## Start
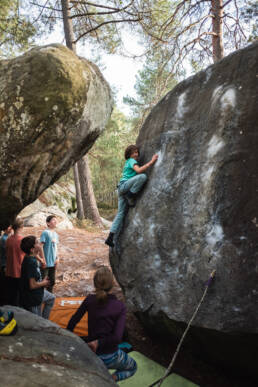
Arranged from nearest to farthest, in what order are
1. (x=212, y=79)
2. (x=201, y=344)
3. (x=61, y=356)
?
(x=61, y=356)
(x=201, y=344)
(x=212, y=79)

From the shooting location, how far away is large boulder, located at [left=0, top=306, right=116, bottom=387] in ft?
7.30

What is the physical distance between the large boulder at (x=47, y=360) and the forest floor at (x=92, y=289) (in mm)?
1851

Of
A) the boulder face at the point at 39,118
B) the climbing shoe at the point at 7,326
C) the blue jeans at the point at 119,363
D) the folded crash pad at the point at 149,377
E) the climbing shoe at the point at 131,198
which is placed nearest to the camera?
the climbing shoe at the point at 7,326

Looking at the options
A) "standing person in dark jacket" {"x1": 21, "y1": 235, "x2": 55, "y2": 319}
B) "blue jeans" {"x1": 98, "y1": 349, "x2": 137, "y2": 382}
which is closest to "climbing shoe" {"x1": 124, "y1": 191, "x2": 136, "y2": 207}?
"standing person in dark jacket" {"x1": 21, "y1": 235, "x2": 55, "y2": 319}

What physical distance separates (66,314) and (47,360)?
2.53 metres

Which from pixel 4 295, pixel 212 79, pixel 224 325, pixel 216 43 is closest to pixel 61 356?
pixel 224 325

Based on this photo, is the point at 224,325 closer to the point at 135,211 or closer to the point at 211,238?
the point at 211,238

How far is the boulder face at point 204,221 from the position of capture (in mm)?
3148

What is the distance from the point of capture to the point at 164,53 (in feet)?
29.6

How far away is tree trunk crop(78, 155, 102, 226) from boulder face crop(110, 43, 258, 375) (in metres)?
8.72

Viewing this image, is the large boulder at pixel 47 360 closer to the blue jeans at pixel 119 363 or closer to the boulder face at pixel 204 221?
the blue jeans at pixel 119 363

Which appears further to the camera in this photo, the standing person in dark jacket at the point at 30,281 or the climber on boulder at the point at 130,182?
the climber on boulder at the point at 130,182

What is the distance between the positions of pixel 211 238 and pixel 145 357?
208 centimetres

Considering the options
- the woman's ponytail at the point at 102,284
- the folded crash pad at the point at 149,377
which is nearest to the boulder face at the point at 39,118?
the woman's ponytail at the point at 102,284
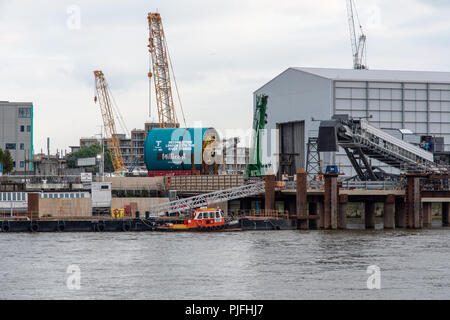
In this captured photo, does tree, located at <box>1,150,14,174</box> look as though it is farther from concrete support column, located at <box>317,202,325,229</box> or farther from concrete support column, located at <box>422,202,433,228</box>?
concrete support column, located at <box>422,202,433,228</box>

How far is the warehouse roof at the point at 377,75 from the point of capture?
111250mm

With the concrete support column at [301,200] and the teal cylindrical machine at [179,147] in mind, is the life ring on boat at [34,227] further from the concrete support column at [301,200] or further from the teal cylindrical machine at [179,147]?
the teal cylindrical machine at [179,147]

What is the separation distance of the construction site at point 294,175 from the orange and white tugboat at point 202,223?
0.11 m

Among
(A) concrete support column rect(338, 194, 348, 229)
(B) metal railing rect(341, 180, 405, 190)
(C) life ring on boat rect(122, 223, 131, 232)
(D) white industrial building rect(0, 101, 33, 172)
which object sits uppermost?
(D) white industrial building rect(0, 101, 33, 172)

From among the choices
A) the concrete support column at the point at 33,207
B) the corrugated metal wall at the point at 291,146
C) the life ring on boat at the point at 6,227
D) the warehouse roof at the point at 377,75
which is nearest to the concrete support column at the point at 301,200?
the concrete support column at the point at 33,207

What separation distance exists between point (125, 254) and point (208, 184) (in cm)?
3675

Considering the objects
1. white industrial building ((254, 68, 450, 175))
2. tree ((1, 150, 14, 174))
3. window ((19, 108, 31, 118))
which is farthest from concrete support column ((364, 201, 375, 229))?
window ((19, 108, 31, 118))

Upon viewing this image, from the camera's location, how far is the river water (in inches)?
1714

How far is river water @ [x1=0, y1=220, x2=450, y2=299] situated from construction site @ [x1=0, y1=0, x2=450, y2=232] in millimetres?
8003

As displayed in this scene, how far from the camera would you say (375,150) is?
87.4m

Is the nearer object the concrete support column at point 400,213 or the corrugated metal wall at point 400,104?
the concrete support column at point 400,213

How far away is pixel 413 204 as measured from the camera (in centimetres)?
8294
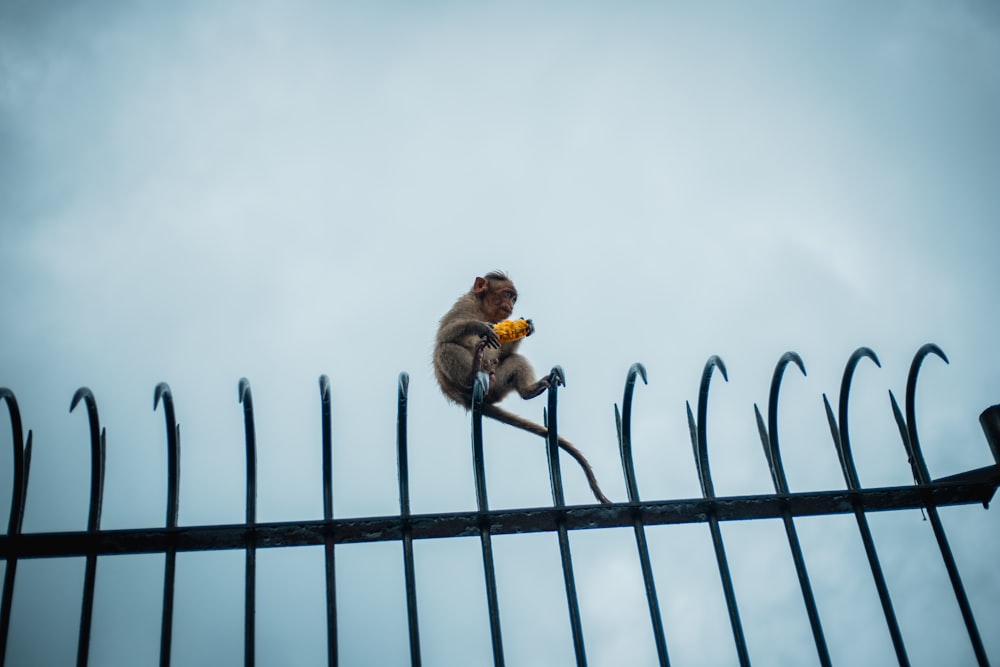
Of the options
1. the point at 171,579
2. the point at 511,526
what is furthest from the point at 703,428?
the point at 171,579

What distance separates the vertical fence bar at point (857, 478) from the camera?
2715mm

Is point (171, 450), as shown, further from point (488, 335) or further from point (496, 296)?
point (496, 296)

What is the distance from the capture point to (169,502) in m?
2.56

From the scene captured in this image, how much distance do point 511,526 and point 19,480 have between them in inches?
60.3

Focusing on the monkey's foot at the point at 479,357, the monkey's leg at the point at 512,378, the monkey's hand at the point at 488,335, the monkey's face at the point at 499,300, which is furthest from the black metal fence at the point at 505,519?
the monkey's face at the point at 499,300

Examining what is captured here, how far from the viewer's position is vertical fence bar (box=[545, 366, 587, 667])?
2.53 m

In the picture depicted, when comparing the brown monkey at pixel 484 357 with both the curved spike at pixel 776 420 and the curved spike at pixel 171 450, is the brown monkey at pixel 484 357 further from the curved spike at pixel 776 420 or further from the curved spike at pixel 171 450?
the curved spike at pixel 171 450

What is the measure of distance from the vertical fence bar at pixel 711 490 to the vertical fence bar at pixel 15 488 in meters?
2.16

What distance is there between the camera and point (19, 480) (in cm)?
255

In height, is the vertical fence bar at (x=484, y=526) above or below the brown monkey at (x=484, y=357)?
below

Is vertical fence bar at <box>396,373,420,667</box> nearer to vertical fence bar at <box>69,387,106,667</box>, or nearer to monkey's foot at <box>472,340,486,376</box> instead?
vertical fence bar at <box>69,387,106,667</box>

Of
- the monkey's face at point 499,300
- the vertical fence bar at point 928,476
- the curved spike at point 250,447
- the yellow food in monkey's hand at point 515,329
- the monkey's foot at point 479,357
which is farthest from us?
the monkey's face at point 499,300

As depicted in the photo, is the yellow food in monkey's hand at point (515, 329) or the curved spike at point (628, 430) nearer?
the curved spike at point (628, 430)

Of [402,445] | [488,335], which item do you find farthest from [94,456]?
[488,335]
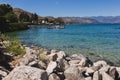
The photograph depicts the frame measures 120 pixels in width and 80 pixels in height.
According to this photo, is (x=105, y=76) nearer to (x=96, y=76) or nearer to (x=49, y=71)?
(x=96, y=76)

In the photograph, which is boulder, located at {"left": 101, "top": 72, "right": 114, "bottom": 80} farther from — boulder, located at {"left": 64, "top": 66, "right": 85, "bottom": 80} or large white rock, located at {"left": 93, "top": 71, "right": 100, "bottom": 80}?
boulder, located at {"left": 64, "top": 66, "right": 85, "bottom": 80}

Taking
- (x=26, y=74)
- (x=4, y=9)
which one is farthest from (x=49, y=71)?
(x=4, y=9)

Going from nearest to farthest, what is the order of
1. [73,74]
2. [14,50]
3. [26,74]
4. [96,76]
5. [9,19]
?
[26,74] → [73,74] → [96,76] → [14,50] → [9,19]

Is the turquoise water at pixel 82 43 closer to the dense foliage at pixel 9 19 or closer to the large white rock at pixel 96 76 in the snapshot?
## End
DIRECTIONS: Retype the line containing "As depicted in" and all lines after it through the end of the material, exactly and only those, leaving out pictures.

OUTPUT OF THE TASK:
As depicted in the photo, is the yellow food in monkey's hand at point (515, 329) or the curved spike at point (628, 430) nearer?
the curved spike at point (628, 430)

Of [402,445] | [488,335], which item do you find farthest from [94,456]?
[488,335]
The photograph depicts the frame measures 120 pixels in width and 80 pixels in height.
According to this photo, is (x=105, y=76) nearer to (x=96, y=76) or nearer to (x=49, y=71)?
(x=96, y=76)

In the photograph, which is boulder, located at {"left": 101, "top": 72, "right": 114, "bottom": 80} farther from — boulder, located at {"left": 64, "top": 66, "right": 85, "bottom": 80} or large white rock, located at {"left": 93, "top": 71, "right": 100, "bottom": 80}?
boulder, located at {"left": 64, "top": 66, "right": 85, "bottom": 80}

Taking
- (x=26, y=74)
- (x=4, y=9)
which one is farthest from (x=49, y=71)?
(x=4, y=9)

Going from nearest to farthest, what is the order of
1. [73,74]
2. [14,50]
3. [26,74]
4. [96,76]
5. [9,19]
?
[26,74] → [73,74] → [96,76] → [14,50] → [9,19]

Is the turquoise water at pixel 82 43 closer to the dense foliage at pixel 9 19 or closer to the large white rock at pixel 96 76 in the snapshot?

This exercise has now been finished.